By default it adheres to the spec and does not support encoding to legacy encodings, only decoding. It is also implemented to match the specification's algorithms, rather than for performance.
yarn add text-decoding
Table Of Contents
API
The package is available by importing its named classes and functions:
import { TextEncoder, TextDecoder, EncodingIndexes, getEncoding } from 'text-decoding'
class TextDecoder
Decodes a Uint8Array into a string.
Source | Output |
---|
import { TextDecoder } from 'text-decoding'
const decoded = new TextDecoder('utf-8')
.decode(new Uint8Array([
0x7A, 0xC2, 0xA2, 0xE6, 0xB0, 0xB4, 0xF0,
0x9D, 0x84, 0x9E, 0xF4, 0x8F, 0xBF, 0xBD,
]))
console.log(decoded)
|
z¢水𝄞
|
class TextEncoder
Encodes a string into Uint8Array
for the given encoding.
As required by the specification, only encoding to utf-8 is supported. If you want to try it out, you can force a non-standard behavior by passing the NONSTANDARD_allowLegacyEncoding
option to TextEncoder and a label.
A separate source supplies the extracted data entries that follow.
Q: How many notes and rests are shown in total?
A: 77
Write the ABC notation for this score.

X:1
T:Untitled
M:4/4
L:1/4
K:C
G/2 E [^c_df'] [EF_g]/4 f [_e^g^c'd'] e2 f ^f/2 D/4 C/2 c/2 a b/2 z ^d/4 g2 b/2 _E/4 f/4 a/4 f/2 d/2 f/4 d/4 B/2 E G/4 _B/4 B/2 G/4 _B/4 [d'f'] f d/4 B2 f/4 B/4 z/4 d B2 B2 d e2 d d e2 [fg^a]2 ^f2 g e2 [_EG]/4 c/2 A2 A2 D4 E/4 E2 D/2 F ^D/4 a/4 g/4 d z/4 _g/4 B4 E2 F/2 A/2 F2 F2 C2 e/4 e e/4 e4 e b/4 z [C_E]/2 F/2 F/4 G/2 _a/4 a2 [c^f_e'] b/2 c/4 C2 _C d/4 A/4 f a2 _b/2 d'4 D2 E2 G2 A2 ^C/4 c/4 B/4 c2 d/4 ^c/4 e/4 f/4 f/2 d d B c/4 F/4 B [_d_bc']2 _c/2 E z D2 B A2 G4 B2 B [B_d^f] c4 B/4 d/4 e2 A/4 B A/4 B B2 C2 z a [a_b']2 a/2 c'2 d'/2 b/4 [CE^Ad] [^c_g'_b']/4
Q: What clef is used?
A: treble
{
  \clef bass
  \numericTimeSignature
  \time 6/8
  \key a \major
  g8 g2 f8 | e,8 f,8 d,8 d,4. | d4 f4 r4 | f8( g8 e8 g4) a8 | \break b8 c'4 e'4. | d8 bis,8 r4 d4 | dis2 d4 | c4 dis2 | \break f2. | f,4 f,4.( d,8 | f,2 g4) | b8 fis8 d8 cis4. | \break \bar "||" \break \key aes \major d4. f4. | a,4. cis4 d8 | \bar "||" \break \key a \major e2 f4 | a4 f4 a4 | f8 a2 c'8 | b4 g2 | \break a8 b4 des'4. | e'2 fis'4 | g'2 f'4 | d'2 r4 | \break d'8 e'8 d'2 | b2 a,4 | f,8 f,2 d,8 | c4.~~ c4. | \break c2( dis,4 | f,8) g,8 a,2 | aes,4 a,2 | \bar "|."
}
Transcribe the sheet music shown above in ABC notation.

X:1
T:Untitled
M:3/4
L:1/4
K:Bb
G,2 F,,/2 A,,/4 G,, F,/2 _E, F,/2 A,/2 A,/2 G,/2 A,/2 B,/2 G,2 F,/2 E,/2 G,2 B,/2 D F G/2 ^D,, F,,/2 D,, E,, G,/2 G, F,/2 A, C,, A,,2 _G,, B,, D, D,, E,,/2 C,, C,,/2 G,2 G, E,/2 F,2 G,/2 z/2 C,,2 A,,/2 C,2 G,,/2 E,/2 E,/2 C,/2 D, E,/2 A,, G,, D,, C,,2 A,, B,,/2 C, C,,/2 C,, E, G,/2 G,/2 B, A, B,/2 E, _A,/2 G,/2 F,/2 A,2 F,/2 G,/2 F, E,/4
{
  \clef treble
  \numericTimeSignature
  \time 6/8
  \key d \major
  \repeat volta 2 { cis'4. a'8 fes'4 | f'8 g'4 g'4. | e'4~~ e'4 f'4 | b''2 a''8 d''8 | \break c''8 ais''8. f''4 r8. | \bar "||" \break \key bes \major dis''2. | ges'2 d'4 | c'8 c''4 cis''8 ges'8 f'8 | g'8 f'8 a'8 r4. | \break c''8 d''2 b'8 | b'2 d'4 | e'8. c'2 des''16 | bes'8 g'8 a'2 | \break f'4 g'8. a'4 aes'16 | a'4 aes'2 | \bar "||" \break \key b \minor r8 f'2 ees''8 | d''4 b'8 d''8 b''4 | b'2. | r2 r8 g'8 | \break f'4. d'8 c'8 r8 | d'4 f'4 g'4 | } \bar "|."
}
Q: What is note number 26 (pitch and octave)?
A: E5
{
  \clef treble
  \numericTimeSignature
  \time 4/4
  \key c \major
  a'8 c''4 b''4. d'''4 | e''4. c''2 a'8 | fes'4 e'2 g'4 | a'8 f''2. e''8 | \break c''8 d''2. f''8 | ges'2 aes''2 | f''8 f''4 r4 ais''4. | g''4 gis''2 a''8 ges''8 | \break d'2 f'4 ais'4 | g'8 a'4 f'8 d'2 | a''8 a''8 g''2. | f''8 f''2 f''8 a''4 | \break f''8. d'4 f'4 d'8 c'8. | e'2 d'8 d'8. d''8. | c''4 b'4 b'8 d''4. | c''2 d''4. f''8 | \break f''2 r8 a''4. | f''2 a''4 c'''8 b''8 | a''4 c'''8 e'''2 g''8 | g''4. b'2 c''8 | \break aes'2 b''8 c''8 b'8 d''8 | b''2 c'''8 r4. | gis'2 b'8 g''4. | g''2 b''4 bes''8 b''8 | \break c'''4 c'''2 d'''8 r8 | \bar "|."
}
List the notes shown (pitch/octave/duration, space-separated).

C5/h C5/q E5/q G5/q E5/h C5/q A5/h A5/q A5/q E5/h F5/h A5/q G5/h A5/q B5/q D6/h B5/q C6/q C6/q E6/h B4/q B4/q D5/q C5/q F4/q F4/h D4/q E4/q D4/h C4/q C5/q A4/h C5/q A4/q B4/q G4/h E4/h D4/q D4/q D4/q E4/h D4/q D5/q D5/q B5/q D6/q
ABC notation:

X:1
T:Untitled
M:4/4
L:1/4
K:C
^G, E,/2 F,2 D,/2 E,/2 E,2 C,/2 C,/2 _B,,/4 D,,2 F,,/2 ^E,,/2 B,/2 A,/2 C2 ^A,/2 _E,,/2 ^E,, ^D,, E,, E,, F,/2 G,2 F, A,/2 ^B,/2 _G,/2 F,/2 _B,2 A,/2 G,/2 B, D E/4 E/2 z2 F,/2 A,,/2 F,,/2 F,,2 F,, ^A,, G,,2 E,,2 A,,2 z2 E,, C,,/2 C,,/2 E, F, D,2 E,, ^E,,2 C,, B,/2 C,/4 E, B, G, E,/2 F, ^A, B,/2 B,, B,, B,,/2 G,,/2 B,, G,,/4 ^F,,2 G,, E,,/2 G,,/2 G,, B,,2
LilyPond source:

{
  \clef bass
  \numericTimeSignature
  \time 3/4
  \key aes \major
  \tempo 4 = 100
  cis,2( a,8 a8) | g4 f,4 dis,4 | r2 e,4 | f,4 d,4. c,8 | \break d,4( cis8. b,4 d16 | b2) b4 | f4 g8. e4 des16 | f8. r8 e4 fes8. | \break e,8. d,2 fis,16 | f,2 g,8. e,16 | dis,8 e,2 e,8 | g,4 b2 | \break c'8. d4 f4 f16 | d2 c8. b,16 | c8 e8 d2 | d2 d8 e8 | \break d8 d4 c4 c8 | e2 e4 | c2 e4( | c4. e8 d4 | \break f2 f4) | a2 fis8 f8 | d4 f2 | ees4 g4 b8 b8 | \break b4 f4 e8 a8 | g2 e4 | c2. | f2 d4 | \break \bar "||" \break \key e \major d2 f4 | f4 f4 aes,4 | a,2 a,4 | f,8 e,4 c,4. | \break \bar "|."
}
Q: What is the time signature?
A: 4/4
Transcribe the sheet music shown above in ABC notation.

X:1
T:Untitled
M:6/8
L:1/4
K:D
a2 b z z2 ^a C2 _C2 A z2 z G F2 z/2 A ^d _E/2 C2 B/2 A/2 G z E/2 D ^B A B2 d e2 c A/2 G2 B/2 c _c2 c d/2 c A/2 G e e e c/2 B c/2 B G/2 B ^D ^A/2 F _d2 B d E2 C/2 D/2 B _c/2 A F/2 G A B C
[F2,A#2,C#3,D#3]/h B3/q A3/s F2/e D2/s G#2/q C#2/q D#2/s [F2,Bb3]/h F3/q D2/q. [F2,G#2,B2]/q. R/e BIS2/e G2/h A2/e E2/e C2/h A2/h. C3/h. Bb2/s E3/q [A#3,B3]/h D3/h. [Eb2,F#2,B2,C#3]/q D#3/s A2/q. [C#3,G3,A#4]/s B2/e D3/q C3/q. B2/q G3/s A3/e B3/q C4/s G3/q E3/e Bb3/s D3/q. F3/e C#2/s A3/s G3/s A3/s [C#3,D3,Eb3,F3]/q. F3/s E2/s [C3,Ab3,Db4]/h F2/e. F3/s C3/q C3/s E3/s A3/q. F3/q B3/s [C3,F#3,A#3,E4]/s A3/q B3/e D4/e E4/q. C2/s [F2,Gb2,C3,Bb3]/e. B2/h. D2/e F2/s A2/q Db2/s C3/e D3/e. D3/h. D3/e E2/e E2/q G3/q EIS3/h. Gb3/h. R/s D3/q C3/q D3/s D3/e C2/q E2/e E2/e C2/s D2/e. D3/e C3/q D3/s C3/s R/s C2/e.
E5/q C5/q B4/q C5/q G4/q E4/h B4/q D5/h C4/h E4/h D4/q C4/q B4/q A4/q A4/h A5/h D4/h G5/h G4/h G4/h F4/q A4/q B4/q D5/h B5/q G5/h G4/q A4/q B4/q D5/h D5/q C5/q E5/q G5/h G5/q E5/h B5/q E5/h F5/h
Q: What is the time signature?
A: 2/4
For example:
import { TextEncoder } from 'text-decoding'
const uint8array = new TextEncoder(
'windows-1252', { NONSTANDARD_allowLegacyEncoding: true })
.encode('hello world')
console.log(uint8array)
Uint8Array [ 104, 101, 108, 108, 111, 32, 119, 111, 114, 108, 100 ]
const EncodingIndexes
This is a map of indexes used for encoding.
getEncoding(
label: string,
): { name: string, labels: Array<string> }
Returns the normalised name of the encoding and its associated labels.
Source | Output |
---|
import { getEncoding } from 'text-decoding'
const encoding = getEncoding('ascii')
console.log(encoding)
|
{ labels:
[ 'ansi_x3.4-1968',
'ascii',
'cp1252',
'cp819',
'csisolatin1',
'ibm819',
'iso-8859-1',
'iso-ir-100',
'iso8859-1',
'iso88591',
'iso_8859-1',
'iso_8859-1:1987',
'l1',
'latin1',
'us-ascii',
'windows-1252',
'x-cp1252' ],
name: 'windows-1252' }
|
Encodings
All encodings from the Encoding specification are supported:
utf-8 ibm866 iso-8859-2 iso-8859-3 iso-8859-4 iso-8859-5 iso-8859-6 iso-8859-7 iso-8859-8 iso-8859-8-i iso-8859-10 iso-8859-13 iso-8859-14 iso-8859-15 iso-8859-16 koi8-r koi8-u macintosh windows-874 windows-1250 windows-1251 windows-1252 windows-1253 windows-1254 windows-1255 windows-1256 windows-1257 windows-1258 x-mac-cyrillic gb18030 hz-gb-2312 big5 euc-jp iso-2022-jp shift_jis euc-kr replacement utf-16be utf-16le x-user-defined
(Some encodings may be supported under other names, e.g. ascii, iso-8859-1, etc. See Encoding for additional labels for each encoding.)
Copyright
Original Work By Joshua Bell under dual Unlicense/Apache-2.0 license.